MOUNT COOK OF THE NEW ZEALAND ALPS IN SUMMER

Once staid Dunedin was thrilled by a wireless S.O.S. from the direction of the South Pole. The Aurora, Shackleton's ship which had gone down to the polar regions, was calling for help. She had snapped the cables which tied her to land when the ice-packs gave way and had drifted out to sea. Fortunately, most of the officers and crew were at the moment on board, but sixteen men were left marooned. To add to the prospect of tragedy, the ice smashed the rudder, and a jury-rudder, worked by hand from the stern deck, had to be improvised. With these handicaps the vessel made her way slowly till within five hundred miles of New Zealand, the reach of her wireless. Here she was rescued by a Dunedin tug and brought to Port Chalmers.
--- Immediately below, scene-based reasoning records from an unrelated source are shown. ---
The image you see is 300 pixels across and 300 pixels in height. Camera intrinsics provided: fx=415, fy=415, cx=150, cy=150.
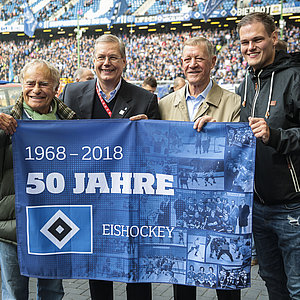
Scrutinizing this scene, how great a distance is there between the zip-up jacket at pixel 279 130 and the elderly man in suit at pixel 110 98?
91cm

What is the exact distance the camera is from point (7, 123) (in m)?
2.72

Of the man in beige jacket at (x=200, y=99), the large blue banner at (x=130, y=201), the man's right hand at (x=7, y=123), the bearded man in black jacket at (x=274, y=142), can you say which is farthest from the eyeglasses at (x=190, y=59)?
the man's right hand at (x=7, y=123)

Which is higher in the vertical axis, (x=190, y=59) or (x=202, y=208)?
(x=190, y=59)

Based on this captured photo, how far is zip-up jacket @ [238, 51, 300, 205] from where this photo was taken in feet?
8.41

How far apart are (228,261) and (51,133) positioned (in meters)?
1.47

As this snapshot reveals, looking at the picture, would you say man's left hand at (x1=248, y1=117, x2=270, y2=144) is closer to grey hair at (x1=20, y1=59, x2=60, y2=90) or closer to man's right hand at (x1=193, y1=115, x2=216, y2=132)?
man's right hand at (x1=193, y1=115, x2=216, y2=132)

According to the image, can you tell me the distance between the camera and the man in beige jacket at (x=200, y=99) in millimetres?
3094

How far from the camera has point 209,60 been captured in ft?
10.3

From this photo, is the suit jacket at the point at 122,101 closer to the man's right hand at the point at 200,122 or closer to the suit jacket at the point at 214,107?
the suit jacket at the point at 214,107

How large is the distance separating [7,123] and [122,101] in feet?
3.10

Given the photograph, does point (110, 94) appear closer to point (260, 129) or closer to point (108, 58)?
point (108, 58)

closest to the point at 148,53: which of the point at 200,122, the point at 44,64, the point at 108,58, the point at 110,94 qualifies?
the point at 110,94

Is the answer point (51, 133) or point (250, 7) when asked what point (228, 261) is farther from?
point (250, 7)

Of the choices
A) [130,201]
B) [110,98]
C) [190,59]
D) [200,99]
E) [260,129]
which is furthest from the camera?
[110,98]
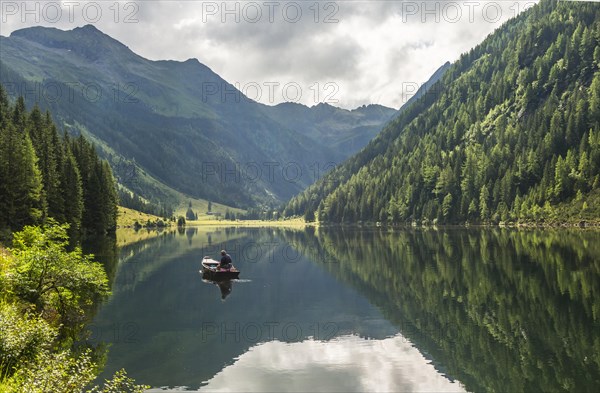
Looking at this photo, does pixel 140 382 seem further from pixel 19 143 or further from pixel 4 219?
pixel 19 143

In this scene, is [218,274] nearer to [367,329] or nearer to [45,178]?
[367,329]

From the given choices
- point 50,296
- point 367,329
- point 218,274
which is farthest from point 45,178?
point 367,329

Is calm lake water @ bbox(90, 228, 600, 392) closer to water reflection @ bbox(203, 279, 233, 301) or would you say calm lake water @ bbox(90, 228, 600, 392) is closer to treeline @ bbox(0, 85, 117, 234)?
water reflection @ bbox(203, 279, 233, 301)

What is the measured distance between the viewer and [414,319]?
1642 inches

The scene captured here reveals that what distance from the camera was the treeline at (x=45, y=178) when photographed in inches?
3223

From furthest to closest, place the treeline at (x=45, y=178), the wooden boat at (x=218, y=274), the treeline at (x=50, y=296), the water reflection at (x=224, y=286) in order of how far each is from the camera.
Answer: the treeline at (x=45, y=178) < the wooden boat at (x=218, y=274) < the water reflection at (x=224, y=286) < the treeline at (x=50, y=296)

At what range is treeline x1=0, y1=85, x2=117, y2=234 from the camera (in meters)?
81.9

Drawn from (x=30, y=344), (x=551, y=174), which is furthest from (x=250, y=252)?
(x=551, y=174)

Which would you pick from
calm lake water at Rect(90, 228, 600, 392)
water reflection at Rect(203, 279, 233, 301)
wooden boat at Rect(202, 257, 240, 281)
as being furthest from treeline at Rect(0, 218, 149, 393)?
wooden boat at Rect(202, 257, 240, 281)

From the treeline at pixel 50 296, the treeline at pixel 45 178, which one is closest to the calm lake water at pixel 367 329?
the treeline at pixel 50 296

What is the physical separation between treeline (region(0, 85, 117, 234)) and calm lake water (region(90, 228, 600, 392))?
2499cm

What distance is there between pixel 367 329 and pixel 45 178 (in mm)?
80866

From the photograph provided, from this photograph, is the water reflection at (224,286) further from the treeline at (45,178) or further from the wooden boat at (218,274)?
the treeline at (45,178)

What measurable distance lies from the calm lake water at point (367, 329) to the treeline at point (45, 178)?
25.0 meters
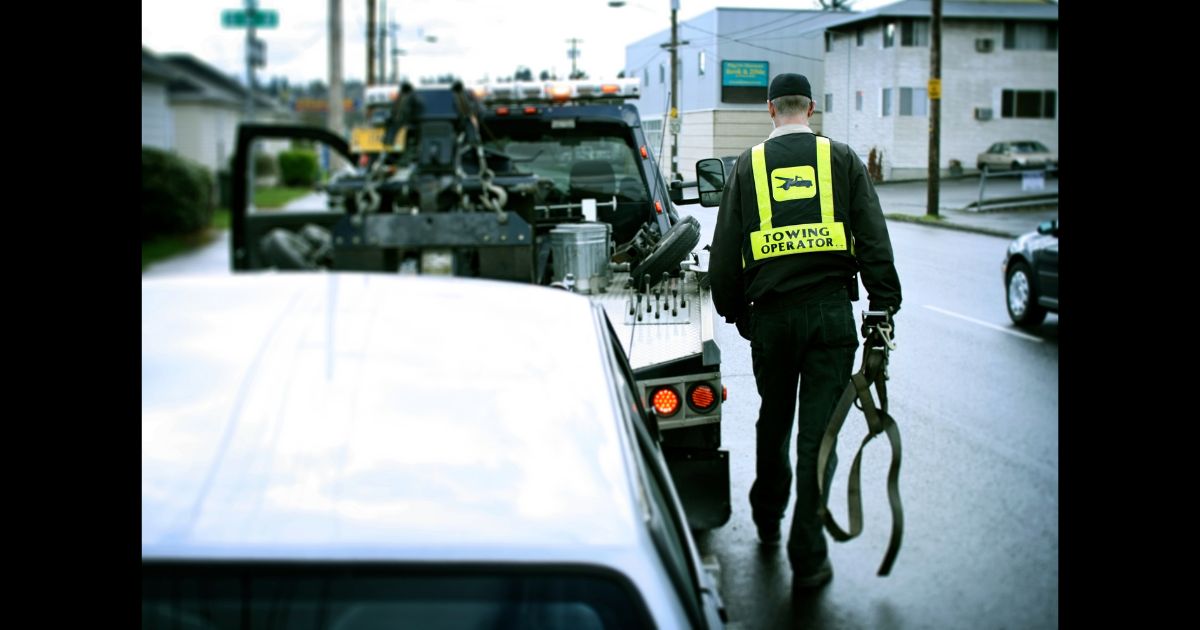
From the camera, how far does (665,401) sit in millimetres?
4660

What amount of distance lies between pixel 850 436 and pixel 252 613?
11.3 feet

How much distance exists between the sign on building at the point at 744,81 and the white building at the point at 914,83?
0.22m

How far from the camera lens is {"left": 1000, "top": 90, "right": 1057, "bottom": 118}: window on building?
5.92m

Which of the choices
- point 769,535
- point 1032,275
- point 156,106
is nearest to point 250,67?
point 156,106

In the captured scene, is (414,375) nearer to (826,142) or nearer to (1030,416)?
(826,142)

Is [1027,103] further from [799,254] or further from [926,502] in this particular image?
[799,254]

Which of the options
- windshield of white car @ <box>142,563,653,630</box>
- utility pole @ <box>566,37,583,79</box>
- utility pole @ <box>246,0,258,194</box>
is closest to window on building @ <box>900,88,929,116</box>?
utility pole @ <box>566,37,583,79</box>

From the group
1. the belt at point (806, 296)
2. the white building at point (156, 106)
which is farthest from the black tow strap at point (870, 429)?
the white building at point (156, 106)

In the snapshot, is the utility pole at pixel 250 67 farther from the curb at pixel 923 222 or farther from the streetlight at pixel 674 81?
the curb at pixel 923 222

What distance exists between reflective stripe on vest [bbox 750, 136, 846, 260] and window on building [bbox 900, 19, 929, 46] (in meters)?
0.82

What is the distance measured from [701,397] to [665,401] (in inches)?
5.3

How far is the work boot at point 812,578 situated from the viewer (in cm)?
496

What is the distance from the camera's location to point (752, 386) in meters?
4.92
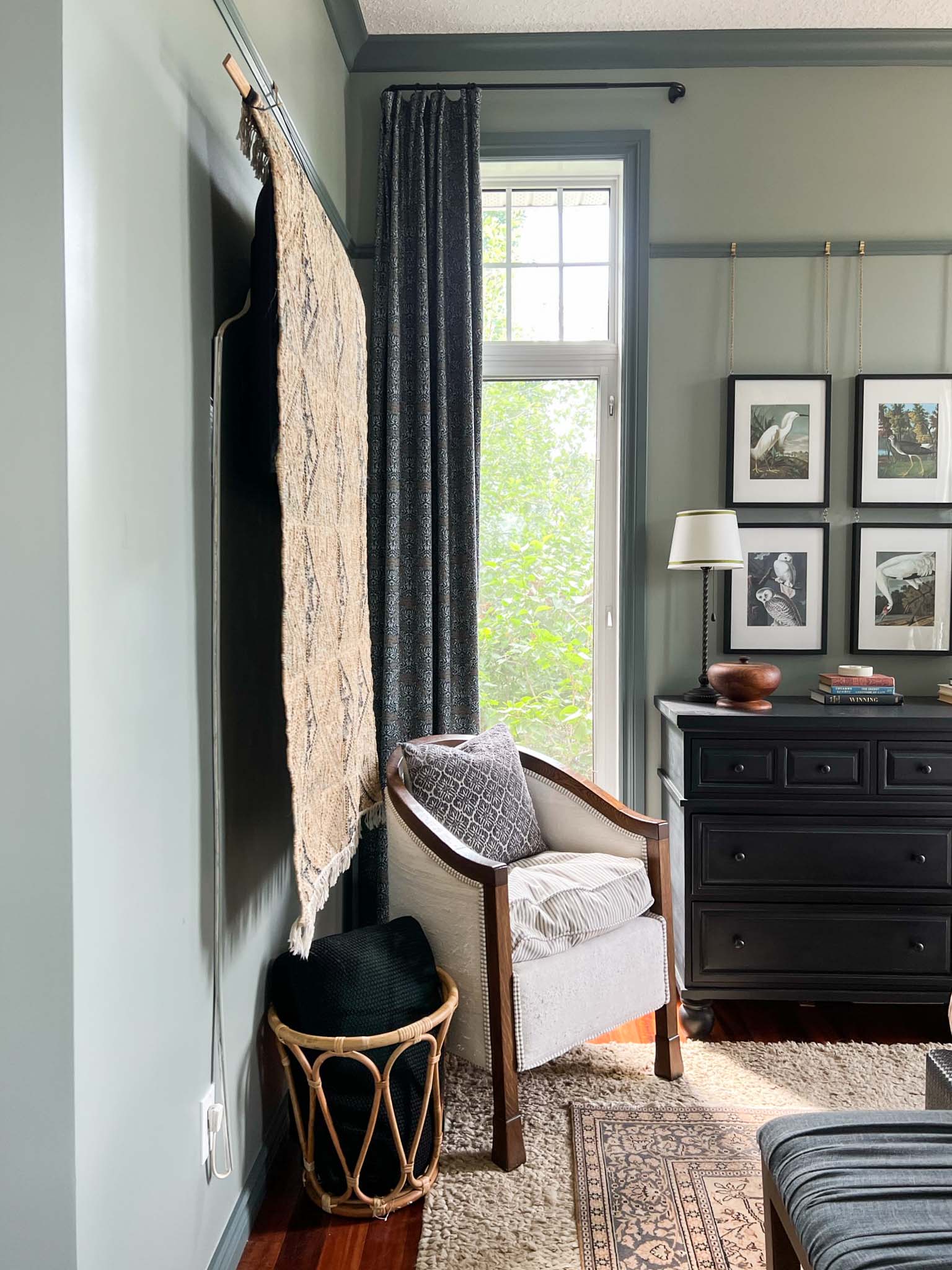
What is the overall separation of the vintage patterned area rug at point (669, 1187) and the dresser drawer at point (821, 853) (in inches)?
24.8

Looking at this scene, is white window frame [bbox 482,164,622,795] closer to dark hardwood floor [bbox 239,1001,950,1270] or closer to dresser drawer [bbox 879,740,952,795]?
dresser drawer [bbox 879,740,952,795]

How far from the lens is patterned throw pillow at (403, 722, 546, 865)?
2289 mm

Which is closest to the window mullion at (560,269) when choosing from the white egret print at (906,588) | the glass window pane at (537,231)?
the glass window pane at (537,231)

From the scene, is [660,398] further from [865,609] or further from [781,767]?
[781,767]

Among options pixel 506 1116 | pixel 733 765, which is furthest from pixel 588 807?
pixel 506 1116

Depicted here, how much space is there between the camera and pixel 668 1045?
7.38ft

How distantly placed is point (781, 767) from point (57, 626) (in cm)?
206

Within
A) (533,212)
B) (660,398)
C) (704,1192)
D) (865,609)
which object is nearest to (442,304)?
(533,212)

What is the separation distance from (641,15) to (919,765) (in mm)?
2460

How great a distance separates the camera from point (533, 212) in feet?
9.98

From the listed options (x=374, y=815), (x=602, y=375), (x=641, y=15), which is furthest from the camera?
(x=602, y=375)

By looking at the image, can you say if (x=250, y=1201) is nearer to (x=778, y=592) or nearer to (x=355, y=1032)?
(x=355, y=1032)

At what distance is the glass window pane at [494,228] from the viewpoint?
304 centimetres

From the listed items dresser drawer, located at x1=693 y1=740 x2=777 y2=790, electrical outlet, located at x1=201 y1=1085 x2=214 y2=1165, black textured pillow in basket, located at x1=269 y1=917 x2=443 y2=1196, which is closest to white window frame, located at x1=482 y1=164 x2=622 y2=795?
dresser drawer, located at x1=693 y1=740 x2=777 y2=790
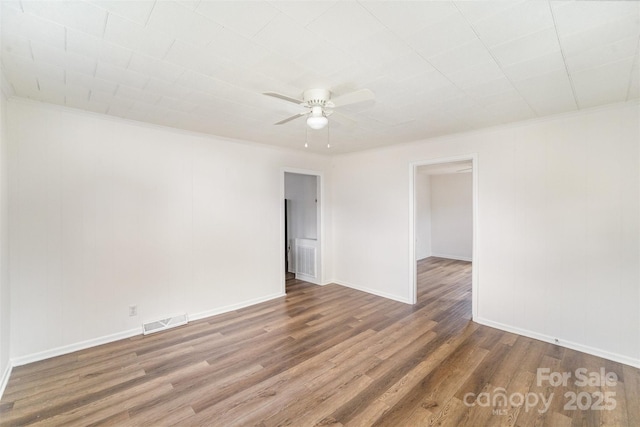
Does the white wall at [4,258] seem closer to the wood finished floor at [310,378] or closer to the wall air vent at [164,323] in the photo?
the wood finished floor at [310,378]

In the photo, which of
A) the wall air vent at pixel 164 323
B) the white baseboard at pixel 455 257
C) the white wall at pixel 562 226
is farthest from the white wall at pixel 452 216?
the wall air vent at pixel 164 323

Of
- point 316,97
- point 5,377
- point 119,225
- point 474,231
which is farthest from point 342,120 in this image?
point 5,377

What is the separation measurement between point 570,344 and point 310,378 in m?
2.89

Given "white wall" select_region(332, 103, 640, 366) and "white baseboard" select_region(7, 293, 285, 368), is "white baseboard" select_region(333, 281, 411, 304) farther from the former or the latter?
"white baseboard" select_region(7, 293, 285, 368)

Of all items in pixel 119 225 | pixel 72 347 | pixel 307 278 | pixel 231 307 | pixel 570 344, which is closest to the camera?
pixel 72 347

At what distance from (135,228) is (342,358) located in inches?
111

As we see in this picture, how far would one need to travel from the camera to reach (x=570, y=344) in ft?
9.77

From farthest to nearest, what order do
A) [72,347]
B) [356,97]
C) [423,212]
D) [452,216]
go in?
[423,212], [452,216], [72,347], [356,97]

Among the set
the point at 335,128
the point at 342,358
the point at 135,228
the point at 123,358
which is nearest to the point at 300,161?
the point at 335,128

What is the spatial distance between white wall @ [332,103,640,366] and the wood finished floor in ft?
1.08

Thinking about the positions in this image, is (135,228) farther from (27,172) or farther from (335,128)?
(335,128)

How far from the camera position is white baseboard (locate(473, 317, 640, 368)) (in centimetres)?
267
CIRCULAR QUAY, SYDNEY, AUSTRALIA
A whirl of pleasure-seeking and business

MONUMENT TO CAPTAIN COOK
At Botany Bay, Australia

I made friends with the mate and the chief engineer and gained access to their superb collection of Emperor Penguin skins and an unusual number of photographs. Months afterward they wanted four men to complete the crew necessary for another journey south and I was tempted to join them, but tallow and bladder and a repressed pen were the negatives, while China and Japan were the positives. So I sailed away with the rising sun in the direction of the great West that is the Far East. Crisp and clear in the bright morning air shone the towering peaks of the New Zealand Alps as I sailed toward Australia and to Botany Bay,—not, however, without being nearly wrecked in the fog which had gathered in Foveaux Strait, which separates Steward Island from the South Island in New Zealand. Bluff, the last little town in New Zealand, is said to have the most southerly hotel in the world. I saw it.